As I turned to see what he was pointing at, I couldn't believe my eyes. About 20 yards from us was the biggest, most beautiful deer I've ever seen in mid-bound. It was following a two-point. As he landed he took one more leap and was in a thicket of brush and disappeared. I got a look at him for about one second before he was gone. With the thicket of brush he went into, I thought he had no chance of escaping without me getting another look (and hopefully a shot) at him.
We were in the very bottom of a gully between two ridges, the far ridge being nothing but open sage. I was praying he would come out on the far ridge and not have any cover. We wouldn't be so lucky. I never heard or saw him again that day.

One week later, I headed back up to the same area in hopes of a chance at that same deer again. This time, I drove up further and made the two mile hike into the top of the bowl in hopes of catching him feeding between the top of the tree line and the top of the ridge where it was just brush and sage.
Glassing across the large open area, into the brush pockets below and along the ridge, I was not seeing any movement. I decided to make my way to the next small ridge to look over. As I picked up my foot to make my first step out into the open, I heard a big crash. About 75 yards below me, a deer went crashing through the brush, heading away from us. It was him!!

The most elusive animal I had ever encountered. He jumped out of his bed the second I stepped out into the open and bolted through the brush straight away from us. I saw that awesome rack for a split second again and then it was just glimpses through the trees and brush until he was out of sight. Once again, he left me without a shot, but extremely impressed with his mass of antlers. This deer had me hooked.

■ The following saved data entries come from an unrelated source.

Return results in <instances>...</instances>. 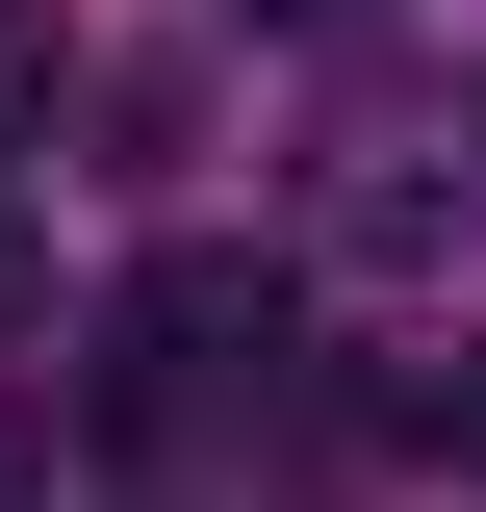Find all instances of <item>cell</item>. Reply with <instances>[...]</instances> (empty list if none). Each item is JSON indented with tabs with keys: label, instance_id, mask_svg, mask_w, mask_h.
Here are the masks:
<instances>
[{
	"label": "cell",
	"instance_id": "cell-1",
	"mask_svg": "<svg viewBox=\"0 0 486 512\" xmlns=\"http://www.w3.org/2000/svg\"><path fill=\"white\" fill-rule=\"evenodd\" d=\"M231 384H282V256L180 231V256H154V282L103 308V436H205Z\"/></svg>",
	"mask_w": 486,
	"mask_h": 512
},
{
	"label": "cell",
	"instance_id": "cell-2",
	"mask_svg": "<svg viewBox=\"0 0 486 512\" xmlns=\"http://www.w3.org/2000/svg\"><path fill=\"white\" fill-rule=\"evenodd\" d=\"M26 103H52V0H0V128H26Z\"/></svg>",
	"mask_w": 486,
	"mask_h": 512
},
{
	"label": "cell",
	"instance_id": "cell-3",
	"mask_svg": "<svg viewBox=\"0 0 486 512\" xmlns=\"http://www.w3.org/2000/svg\"><path fill=\"white\" fill-rule=\"evenodd\" d=\"M0 333H26V231H0Z\"/></svg>",
	"mask_w": 486,
	"mask_h": 512
},
{
	"label": "cell",
	"instance_id": "cell-4",
	"mask_svg": "<svg viewBox=\"0 0 486 512\" xmlns=\"http://www.w3.org/2000/svg\"><path fill=\"white\" fill-rule=\"evenodd\" d=\"M0 512H26V410H0Z\"/></svg>",
	"mask_w": 486,
	"mask_h": 512
},
{
	"label": "cell",
	"instance_id": "cell-5",
	"mask_svg": "<svg viewBox=\"0 0 486 512\" xmlns=\"http://www.w3.org/2000/svg\"><path fill=\"white\" fill-rule=\"evenodd\" d=\"M435 436H486V384H461V410H435Z\"/></svg>",
	"mask_w": 486,
	"mask_h": 512
}]
</instances>
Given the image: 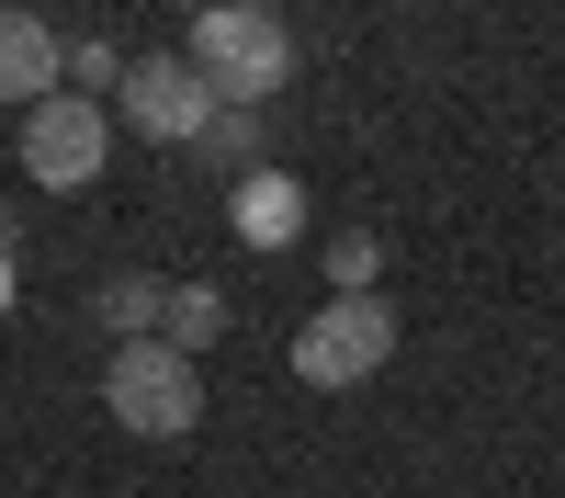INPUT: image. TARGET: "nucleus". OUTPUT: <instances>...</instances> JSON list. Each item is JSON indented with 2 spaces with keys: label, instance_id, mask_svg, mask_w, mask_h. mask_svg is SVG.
Wrapping results in <instances>:
<instances>
[{
  "label": "nucleus",
  "instance_id": "1",
  "mask_svg": "<svg viewBox=\"0 0 565 498\" xmlns=\"http://www.w3.org/2000/svg\"><path fill=\"white\" fill-rule=\"evenodd\" d=\"M103 407H114V431H136V442H181V431L204 420V362L181 351V340H114Z\"/></svg>",
  "mask_w": 565,
  "mask_h": 498
},
{
  "label": "nucleus",
  "instance_id": "2",
  "mask_svg": "<svg viewBox=\"0 0 565 498\" xmlns=\"http://www.w3.org/2000/svg\"><path fill=\"white\" fill-rule=\"evenodd\" d=\"M181 57L215 80V103H271V91L295 80V34H282V12H249V0H204Z\"/></svg>",
  "mask_w": 565,
  "mask_h": 498
},
{
  "label": "nucleus",
  "instance_id": "3",
  "mask_svg": "<svg viewBox=\"0 0 565 498\" xmlns=\"http://www.w3.org/2000/svg\"><path fill=\"white\" fill-rule=\"evenodd\" d=\"M385 351H396V306H385V295H328L306 329H295V385L351 396V385L385 374Z\"/></svg>",
  "mask_w": 565,
  "mask_h": 498
},
{
  "label": "nucleus",
  "instance_id": "4",
  "mask_svg": "<svg viewBox=\"0 0 565 498\" xmlns=\"http://www.w3.org/2000/svg\"><path fill=\"white\" fill-rule=\"evenodd\" d=\"M103 159H114V103H90V91H45V103L23 114V170L45 181V193H79Z\"/></svg>",
  "mask_w": 565,
  "mask_h": 498
},
{
  "label": "nucleus",
  "instance_id": "5",
  "mask_svg": "<svg viewBox=\"0 0 565 498\" xmlns=\"http://www.w3.org/2000/svg\"><path fill=\"white\" fill-rule=\"evenodd\" d=\"M114 114L148 136V148H193L204 114H215V80H204L193 57H136V68H125V91H114Z\"/></svg>",
  "mask_w": 565,
  "mask_h": 498
},
{
  "label": "nucleus",
  "instance_id": "6",
  "mask_svg": "<svg viewBox=\"0 0 565 498\" xmlns=\"http://www.w3.org/2000/svg\"><path fill=\"white\" fill-rule=\"evenodd\" d=\"M45 91H68V45L45 12H23V0H0V103H45Z\"/></svg>",
  "mask_w": 565,
  "mask_h": 498
},
{
  "label": "nucleus",
  "instance_id": "7",
  "mask_svg": "<svg viewBox=\"0 0 565 498\" xmlns=\"http://www.w3.org/2000/svg\"><path fill=\"white\" fill-rule=\"evenodd\" d=\"M226 215H238V239H249V250H295V239H306V181L260 159V170H238Z\"/></svg>",
  "mask_w": 565,
  "mask_h": 498
},
{
  "label": "nucleus",
  "instance_id": "8",
  "mask_svg": "<svg viewBox=\"0 0 565 498\" xmlns=\"http://www.w3.org/2000/svg\"><path fill=\"white\" fill-rule=\"evenodd\" d=\"M159 317H170V284H148V272H114L103 284V329L114 340H159Z\"/></svg>",
  "mask_w": 565,
  "mask_h": 498
},
{
  "label": "nucleus",
  "instance_id": "9",
  "mask_svg": "<svg viewBox=\"0 0 565 498\" xmlns=\"http://www.w3.org/2000/svg\"><path fill=\"white\" fill-rule=\"evenodd\" d=\"M193 148H204V159H226V170H260V103H215Z\"/></svg>",
  "mask_w": 565,
  "mask_h": 498
},
{
  "label": "nucleus",
  "instance_id": "10",
  "mask_svg": "<svg viewBox=\"0 0 565 498\" xmlns=\"http://www.w3.org/2000/svg\"><path fill=\"white\" fill-rule=\"evenodd\" d=\"M215 329H226V295H215V284H170L159 340H181V351H193V340H215Z\"/></svg>",
  "mask_w": 565,
  "mask_h": 498
},
{
  "label": "nucleus",
  "instance_id": "11",
  "mask_svg": "<svg viewBox=\"0 0 565 498\" xmlns=\"http://www.w3.org/2000/svg\"><path fill=\"white\" fill-rule=\"evenodd\" d=\"M373 272H385V239H362V226L328 239V284H340V295H373Z\"/></svg>",
  "mask_w": 565,
  "mask_h": 498
},
{
  "label": "nucleus",
  "instance_id": "12",
  "mask_svg": "<svg viewBox=\"0 0 565 498\" xmlns=\"http://www.w3.org/2000/svg\"><path fill=\"white\" fill-rule=\"evenodd\" d=\"M136 57H114V45H68V91H90V103H114Z\"/></svg>",
  "mask_w": 565,
  "mask_h": 498
},
{
  "label": "nucleus",
  "instance_id": "13",
  "mask_svg": "<svg viewBox=\"0 0 565 498\" xmlns=\"http://www.w3.org/2000/svg\"><path fill=\"white\" fill-rule=\"evenodd\" d=\"M12 295H23V261H12V226H0V317H12Z\"/></svg>",
  "mask_w": 565,
  "mask_h": 498
},
{
  "label": "nucleus",
  "instance_id": "14",
  "mask_svg": "<svg viewBox=\"0 0 565 498\" xmlns=\"http://www.w3.org/2000/svg\"><path fill=\"white\" fill-rule=\"evenodd\" d=\"M249 12H282V0H249Z\"/></svg>",
  "mask_w": 565,
  "mask_h": 498
}]
</instances>
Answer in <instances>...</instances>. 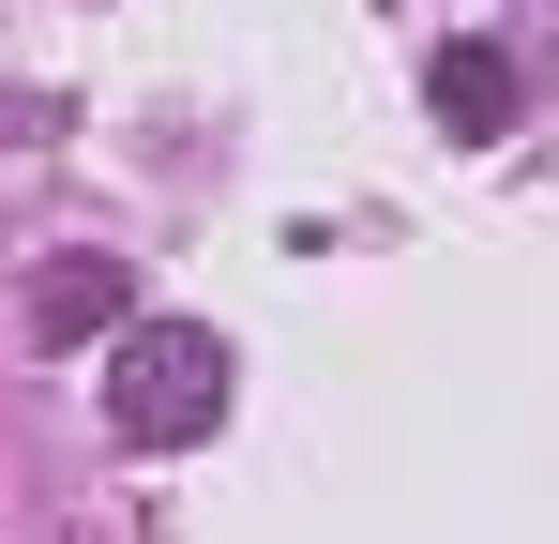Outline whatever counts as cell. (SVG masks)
<instances>
[{
  "mask_svg": "<svg viewBox=\"0 0 559 544\" xmlns=\"http://www.w3.org/2000/svg\"><path fill=\"white\" fill-rule=\"evenodd\" d=\"M424 106H439L454 137H514V106H530V91H514L499 46H439V61H424Z\"/></svg>",
  "mask_w": 559,
  "mask_h": 544,
  "instance_id": "cell-3",
  "label": "cell"
},
{
  "mask_svg": "<svg viewBox=\"0 0 559 544\" xmlns=\"http://www.w3.org/2000/svg\"><path fill=\"white\" fill-rule=\"evenodd\" d=\"M106 424L136 453H197L227 424V333H212V318H121V348H106Z\"/></svg>",
  "mask_w": 559,
  "mask_h": 544,
  "instance_id": "cell-1",
  "label": "cell"
},
{
  "mask_svg": "<svg viewBox=\"0 0 559 544\" xmlns=\"http://www.w3.org/2000/svg\"><path fill=\"white\" fill-rule=\"evenodd\" d=\"M121 318H136V272H121V258H46V287H31V333H46V348L121 333Z\"/></svg>",
  "mask_w": 559,
  "mask_h": 544,
  "instance_id": "cell-2",
  "label": "cell"
}]
</instances>
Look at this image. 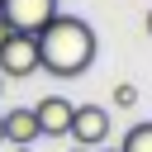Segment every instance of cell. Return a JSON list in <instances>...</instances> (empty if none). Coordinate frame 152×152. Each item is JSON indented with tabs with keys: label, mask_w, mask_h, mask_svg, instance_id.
I'll return each instance as SVG.
<instances>
[{
	"label": "cell",
	"mask_w": 152,
	"mask_h": 152,
	"mask_svg": "<svg viewBox=\"0 0 152 152\" xmlns=\"http://www.w3.org/2000/svg\"><path fill=\"white\" fill-rule=\"evenodd\" d=\"M71 152H90V147H71Z\"/></svg>",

The following week I was headed back in search of an end to this year's hunt. It was the last day I was going to be able to hunt, as my hunt ended that Friday. I hiked into the spot on the upper side of the bowl. We started over the first small ridge on the hillside and I saw a two-point standing there looking at me from about 125 yards away. I had a feeling we were extremely close to more deer and hopefully the one I wanted.

As I scanned the hillside a little more, I saw another deer standing in the middle of a small brush pocket feeding. It was a buck. He was a nice four-point quartering away from us with his head facing the exact opposite direction. He had no idea Mark and I even existed. I was in the wide open and had nowhere to rest my gun. It was about 125 yard shot and I could tell the deer was starting to sense something was up.

As I got steady enough to pull the trigger, the buck jumped and I didn't get a shot. When he jumped, several deer started moving. They all gathered up on the far side of the brush pocket and headed over the next ridge on the hillside.
As they came out from behind the brush I saw the buck I had been after. He was one of four bucks in the group, but once again, I didn't get a good look at him.

The second that the last deer went around the hill, I sprinted 150 yards to the top hoping to catch them out in the open on the other side. As I crested the ridge, I saw that the entire group was down the other side and up the far side just about to go into the trees and disappear. The buck I was after was about ten feet from the tree line. I made a loud crying sound, stopping him dead in his tracks. He was quartered away from me, looking back to see what the noise was from about 220 yards away.

I couldn't believe the size of the buck that I was looking at. He was definitely the king of the mountain. Once again, I had no rest for my Remington .260, but I had Mark bend over to use his back as my rest.
With my gun across his back and both of us breathing heavily from the running, trying to get a steady shot was next to impossible. I squeezed the trigger slowly, knowing I only had another second or two. The buck dropped and rolled down the hill. I was shocked. I finally got him! When I actually got to the buck and got a close look at him, I was amazed. I've never seen a deer with antlers as enormously thick, tall and wide as this one had.